*Cosa fare*. Sostituisci "inventario" con "elenco" nel tratto del brano sull'inventario del vicecurato che va da "Scritto da angelino" fino a "la vocazione sacerdotale.". Riporta poi quel tratto così modificato.

*Brano estratto*.
——————————
Scritto da angelino tedde

Premessa:

Per dare l’opportunità ai lettori di riprendere il filo del discorso inseriamo la conclusione del pezzo pubblicato il 31 maggio 2011 e proseguiamo finalmente con l’ultima parte di questo interminabile inventario che, data la memoria ad alternanza della sorella, rischiava di non finire mai e, a quanto si dice nella conclusione, non sappiamo di quante altre cose si sia poi ricordata l’usufruttuaria dei beni del vicecurato che certo non ha praticato la povertà evangelica del curato Satta, fornito di beni più compatibili con la vocazione sacerdotale.
——————————
*Elenco fornito*.
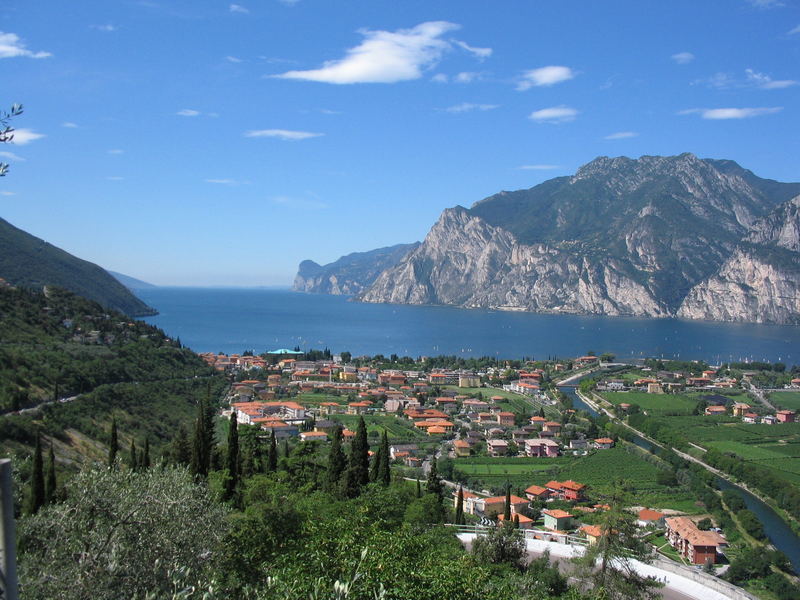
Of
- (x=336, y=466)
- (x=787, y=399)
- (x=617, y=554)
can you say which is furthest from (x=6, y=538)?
(x=787, y=399)

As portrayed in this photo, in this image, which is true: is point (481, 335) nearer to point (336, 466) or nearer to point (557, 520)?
point (557, 520)

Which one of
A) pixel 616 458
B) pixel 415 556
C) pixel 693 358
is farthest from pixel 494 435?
pixel 693 358

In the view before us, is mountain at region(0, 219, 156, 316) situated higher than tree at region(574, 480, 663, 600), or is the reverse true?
mountain at region(0, 219, 156, 316)

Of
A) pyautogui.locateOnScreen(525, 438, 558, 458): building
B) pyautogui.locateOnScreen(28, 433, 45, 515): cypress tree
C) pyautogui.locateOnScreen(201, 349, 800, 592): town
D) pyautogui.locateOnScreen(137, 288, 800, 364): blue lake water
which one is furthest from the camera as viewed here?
pyautogui.locateOnScreen(137, 288, 800, 364): blue lake water

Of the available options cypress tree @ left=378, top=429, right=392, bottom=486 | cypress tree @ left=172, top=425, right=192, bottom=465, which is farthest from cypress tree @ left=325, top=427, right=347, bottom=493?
cypress tree @ left=172, top=425, right=192, bottom=465

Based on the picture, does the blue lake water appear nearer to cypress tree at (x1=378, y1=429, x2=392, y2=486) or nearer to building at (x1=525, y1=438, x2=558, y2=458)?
building at (x1=525, y1=438, x2=558, y2=458)

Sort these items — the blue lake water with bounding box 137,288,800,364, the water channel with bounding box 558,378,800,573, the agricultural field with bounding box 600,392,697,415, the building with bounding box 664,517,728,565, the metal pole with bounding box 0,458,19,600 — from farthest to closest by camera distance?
the blue lake water with bounding box 137,288,800,364 < the agricultural field with bounding box 600,392,697,415 < the water channel with bounding box 558,378,800,573 < the building with bounding box 664,517,728,565 < the metal pole with bounding box 0,458,19,600

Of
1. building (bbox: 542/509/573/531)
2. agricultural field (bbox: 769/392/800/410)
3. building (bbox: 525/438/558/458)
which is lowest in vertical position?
building (bbox: 525/438/558/458)
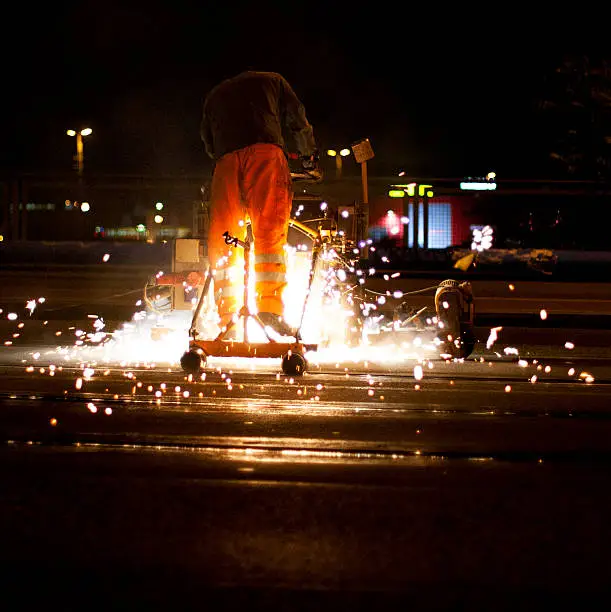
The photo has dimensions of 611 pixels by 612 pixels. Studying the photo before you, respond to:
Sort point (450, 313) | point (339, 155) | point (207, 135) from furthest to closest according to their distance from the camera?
point (339, 155)
point (450, 313)
point (207, 135)

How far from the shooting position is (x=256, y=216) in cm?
874

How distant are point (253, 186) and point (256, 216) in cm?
25

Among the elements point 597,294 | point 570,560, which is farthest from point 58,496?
point 597,294

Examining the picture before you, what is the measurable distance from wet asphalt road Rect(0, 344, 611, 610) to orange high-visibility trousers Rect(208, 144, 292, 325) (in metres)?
0.96

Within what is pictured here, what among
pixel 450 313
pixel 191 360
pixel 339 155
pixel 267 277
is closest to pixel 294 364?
pixel 267 277

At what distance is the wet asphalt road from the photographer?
396 centimetres

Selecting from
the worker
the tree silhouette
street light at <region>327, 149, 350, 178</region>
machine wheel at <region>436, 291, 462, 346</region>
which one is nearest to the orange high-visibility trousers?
the worker

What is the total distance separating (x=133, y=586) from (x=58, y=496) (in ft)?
4.22

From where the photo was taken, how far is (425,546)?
4.41 metres

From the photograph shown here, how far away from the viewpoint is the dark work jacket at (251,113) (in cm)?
881

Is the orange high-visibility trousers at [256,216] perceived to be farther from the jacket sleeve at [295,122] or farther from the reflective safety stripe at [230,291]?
the jacket sleeve at [295,122]

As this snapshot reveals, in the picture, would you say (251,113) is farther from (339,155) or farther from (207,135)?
(339,155)

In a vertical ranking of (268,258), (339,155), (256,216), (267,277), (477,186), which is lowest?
(267,277)

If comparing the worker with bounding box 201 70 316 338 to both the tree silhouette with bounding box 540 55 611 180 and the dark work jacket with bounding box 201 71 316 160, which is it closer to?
the dark work jacket with bounding box 201 71 316 160
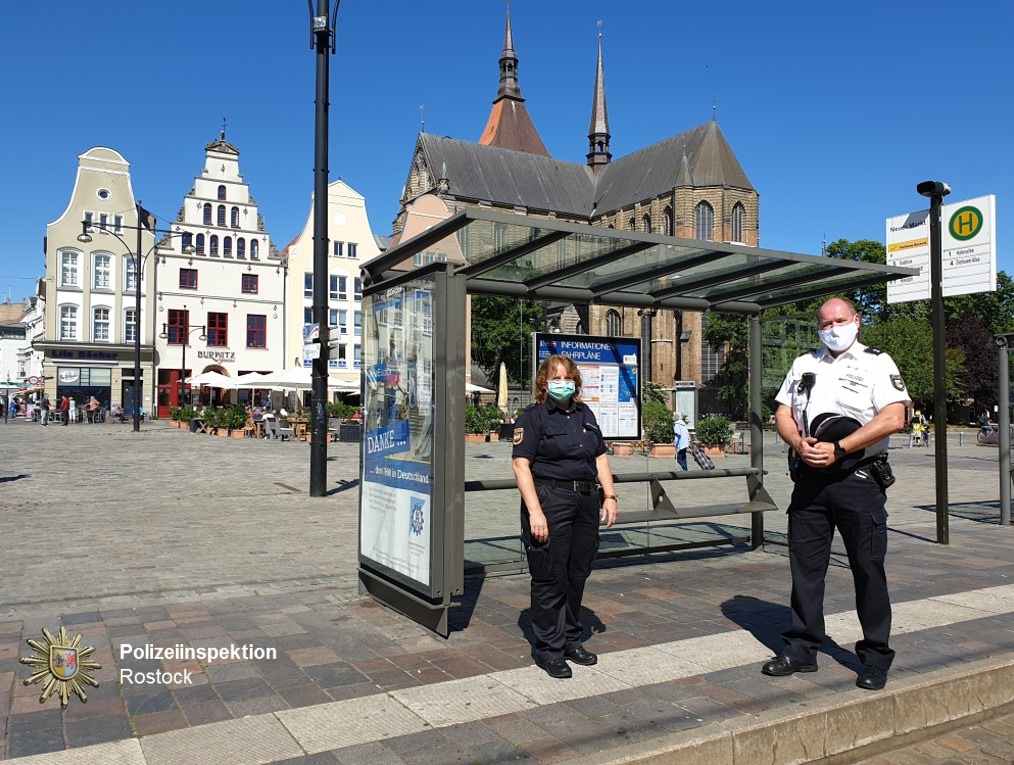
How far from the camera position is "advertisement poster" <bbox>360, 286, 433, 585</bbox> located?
5.41m

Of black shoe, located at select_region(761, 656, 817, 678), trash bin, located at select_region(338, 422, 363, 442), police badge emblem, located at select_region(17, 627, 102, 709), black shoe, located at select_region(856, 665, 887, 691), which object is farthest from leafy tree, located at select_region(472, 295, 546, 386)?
trash bin, located at select_region(338, 422, 363, 442)

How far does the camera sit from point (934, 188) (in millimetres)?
9383

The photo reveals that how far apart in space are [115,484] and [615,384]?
10.7 metres

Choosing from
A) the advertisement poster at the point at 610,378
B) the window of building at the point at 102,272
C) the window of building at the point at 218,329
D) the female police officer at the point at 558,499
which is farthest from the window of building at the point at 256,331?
the female police officer at the point at 558,499

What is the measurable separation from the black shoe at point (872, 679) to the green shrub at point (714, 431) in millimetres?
20251

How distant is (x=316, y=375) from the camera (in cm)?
1379

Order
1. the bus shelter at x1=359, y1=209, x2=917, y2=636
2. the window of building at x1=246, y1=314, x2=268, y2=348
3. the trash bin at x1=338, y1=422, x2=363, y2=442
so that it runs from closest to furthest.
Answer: the bus shelter at x1=359, y1=209, x2=917, y2=636 < the trash bin at x1=338, y1=422, x2=363, y2=442 < the window of building at x1=246, y1=314, x2=268, y2=348

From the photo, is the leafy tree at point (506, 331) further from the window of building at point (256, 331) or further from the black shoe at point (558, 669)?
the window of building at point (256, 331)

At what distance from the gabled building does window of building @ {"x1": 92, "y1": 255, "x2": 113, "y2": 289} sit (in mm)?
20890

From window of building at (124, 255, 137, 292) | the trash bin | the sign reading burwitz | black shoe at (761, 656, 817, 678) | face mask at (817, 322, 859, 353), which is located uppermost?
window of building at (124, 255, 137, 292)

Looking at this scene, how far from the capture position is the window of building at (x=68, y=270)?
50406 millimetres

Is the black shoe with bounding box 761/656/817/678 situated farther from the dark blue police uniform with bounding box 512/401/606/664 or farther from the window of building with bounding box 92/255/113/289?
the window of building with bounding box 92/255/113/289

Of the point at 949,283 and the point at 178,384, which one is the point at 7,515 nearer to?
the point at 949,283

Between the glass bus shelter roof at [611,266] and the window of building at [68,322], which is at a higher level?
the window of building at [68,322]
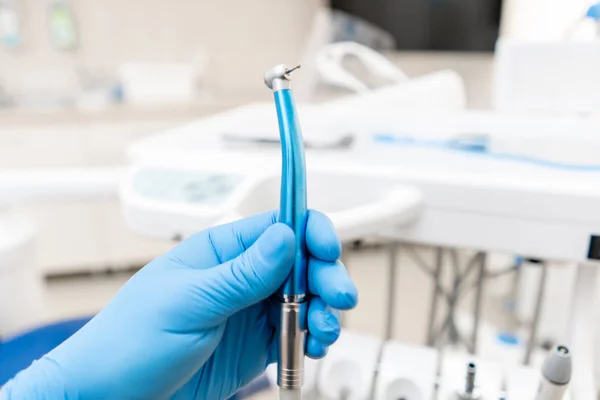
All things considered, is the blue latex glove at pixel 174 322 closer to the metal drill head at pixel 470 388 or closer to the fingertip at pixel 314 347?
the fingertip at pixel 314 347

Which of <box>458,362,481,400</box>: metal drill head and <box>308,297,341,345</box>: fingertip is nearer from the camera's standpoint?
<box>308,297,341,345</box>: fingertip

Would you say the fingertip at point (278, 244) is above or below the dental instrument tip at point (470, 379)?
above

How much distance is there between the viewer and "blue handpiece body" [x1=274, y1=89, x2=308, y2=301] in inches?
12.6

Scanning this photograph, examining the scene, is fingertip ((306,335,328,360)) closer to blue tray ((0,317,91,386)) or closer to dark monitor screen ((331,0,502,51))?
blue tray ((0,317,91,386))

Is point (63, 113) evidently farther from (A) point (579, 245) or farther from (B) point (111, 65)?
(A) point (579, 245)

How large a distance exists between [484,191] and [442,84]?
0.61 metres

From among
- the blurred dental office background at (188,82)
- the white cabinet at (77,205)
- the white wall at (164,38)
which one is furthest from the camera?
the white wall at (164,38)

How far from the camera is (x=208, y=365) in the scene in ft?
1.48

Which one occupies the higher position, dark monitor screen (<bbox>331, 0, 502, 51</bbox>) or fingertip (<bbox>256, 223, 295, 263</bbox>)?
dark monitor screen (<bbox>331, 0, 502, 51</bbox>)

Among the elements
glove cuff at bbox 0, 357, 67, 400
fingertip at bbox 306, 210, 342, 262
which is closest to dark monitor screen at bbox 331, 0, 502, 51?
fingertip at bbox 306, 210, 342, 262

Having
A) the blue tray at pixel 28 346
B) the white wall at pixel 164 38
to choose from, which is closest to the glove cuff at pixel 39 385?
the blue tray at pixel 28 346

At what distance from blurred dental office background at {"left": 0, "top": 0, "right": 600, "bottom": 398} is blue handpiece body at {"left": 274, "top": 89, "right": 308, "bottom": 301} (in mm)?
709

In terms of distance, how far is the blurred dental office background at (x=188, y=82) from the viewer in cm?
124

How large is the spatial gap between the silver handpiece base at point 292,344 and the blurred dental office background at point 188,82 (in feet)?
2.41
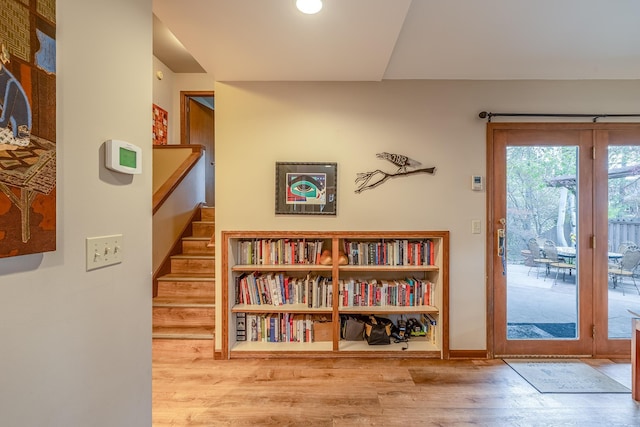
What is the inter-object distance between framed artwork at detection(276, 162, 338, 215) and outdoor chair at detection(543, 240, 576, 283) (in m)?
2.07

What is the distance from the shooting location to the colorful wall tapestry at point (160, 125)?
3.71 m

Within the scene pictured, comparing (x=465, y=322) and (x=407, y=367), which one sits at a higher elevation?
(x=465, y=322)

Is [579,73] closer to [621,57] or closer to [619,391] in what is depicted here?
[621,57]

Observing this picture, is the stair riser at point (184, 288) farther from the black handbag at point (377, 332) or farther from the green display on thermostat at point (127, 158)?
the green display on thermostat at point (127, 158)

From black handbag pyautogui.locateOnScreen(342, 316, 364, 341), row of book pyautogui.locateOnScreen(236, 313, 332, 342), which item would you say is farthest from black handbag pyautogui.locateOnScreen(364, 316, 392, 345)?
row of book pyautogui.locateOnScreen(236, 313, 332, 342)

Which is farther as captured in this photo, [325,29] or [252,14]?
[325,29]

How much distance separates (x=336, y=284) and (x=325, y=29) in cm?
200

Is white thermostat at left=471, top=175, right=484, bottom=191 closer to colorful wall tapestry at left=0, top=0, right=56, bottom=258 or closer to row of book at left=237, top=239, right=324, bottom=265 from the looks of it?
row of book at left=237, top=239, right=324, bottom=265

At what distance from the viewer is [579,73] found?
8.45 feet

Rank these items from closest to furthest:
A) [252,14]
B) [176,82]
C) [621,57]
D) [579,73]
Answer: [252,14], [621,57], [579,73], [176,82]

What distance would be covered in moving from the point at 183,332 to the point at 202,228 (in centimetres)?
136

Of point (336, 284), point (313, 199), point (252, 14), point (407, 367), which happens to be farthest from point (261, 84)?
point (407, 367)

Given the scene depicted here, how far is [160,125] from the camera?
12.7 ft

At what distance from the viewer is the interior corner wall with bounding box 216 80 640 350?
262cm
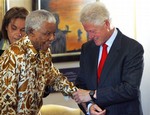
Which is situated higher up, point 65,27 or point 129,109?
point 65,27

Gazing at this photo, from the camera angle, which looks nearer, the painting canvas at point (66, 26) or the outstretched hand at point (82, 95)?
the outstretched hand at point (82, 95)

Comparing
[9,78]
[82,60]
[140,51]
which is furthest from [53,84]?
[140,51]

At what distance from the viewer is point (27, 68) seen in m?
1.82

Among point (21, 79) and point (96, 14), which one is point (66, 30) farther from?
point (21, 79)

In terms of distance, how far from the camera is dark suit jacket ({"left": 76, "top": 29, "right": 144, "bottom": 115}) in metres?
2.00

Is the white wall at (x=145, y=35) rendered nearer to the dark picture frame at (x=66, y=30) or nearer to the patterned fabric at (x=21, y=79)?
the dark picture frame at (x=66, y=30)

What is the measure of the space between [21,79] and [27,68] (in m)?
0.07

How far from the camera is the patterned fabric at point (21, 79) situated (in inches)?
70.1

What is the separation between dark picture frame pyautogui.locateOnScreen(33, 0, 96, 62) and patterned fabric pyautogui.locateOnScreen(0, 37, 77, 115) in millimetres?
1230

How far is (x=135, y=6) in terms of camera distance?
3.65 m

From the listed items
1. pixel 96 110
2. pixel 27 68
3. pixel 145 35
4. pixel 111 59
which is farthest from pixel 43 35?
pixel 145 35

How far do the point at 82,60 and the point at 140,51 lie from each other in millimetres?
461

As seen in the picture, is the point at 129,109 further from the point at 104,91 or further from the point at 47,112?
the point at 47,112

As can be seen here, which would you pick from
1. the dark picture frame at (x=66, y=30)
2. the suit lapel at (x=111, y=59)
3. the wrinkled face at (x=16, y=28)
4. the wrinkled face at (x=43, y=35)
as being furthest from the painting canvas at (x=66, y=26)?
the wrinkled face at (x=43, y=35)
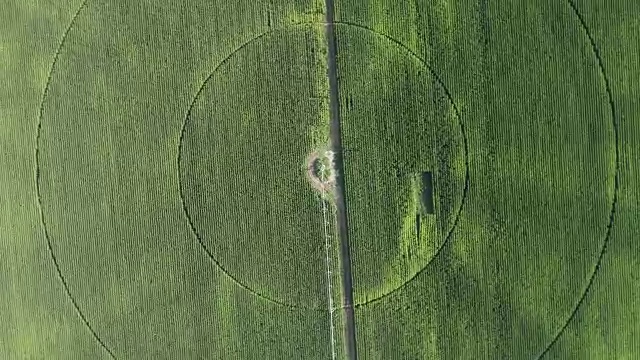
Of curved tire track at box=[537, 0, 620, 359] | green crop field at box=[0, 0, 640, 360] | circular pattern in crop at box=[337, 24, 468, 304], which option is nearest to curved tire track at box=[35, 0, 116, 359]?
green crop field at box=[0, 0, 640, 360]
——————————
*Esito del compito*.
Scritto da angelino tedde

Premessa:

Per dare l’opportunità ai lettori di riprendere il filo del discorso inseriamo la conclusione del pezzo pubblicato il 31 maggio 2011 e proseguiamo finalmente con l’ultima parte di questo interminabile elenco che, data la memoria ad alternanza della sorella, rischiava di non finire mai e, a quanto si dice nella conclusione, non sappiamo di quante altre cose si sia poi ricordata l’usufruttuaria dei beni del vicecurato che certo non ha praticato la povertà evangelica del curato Satta, fornito di beni più compatibili con la vocazione sacerdotale.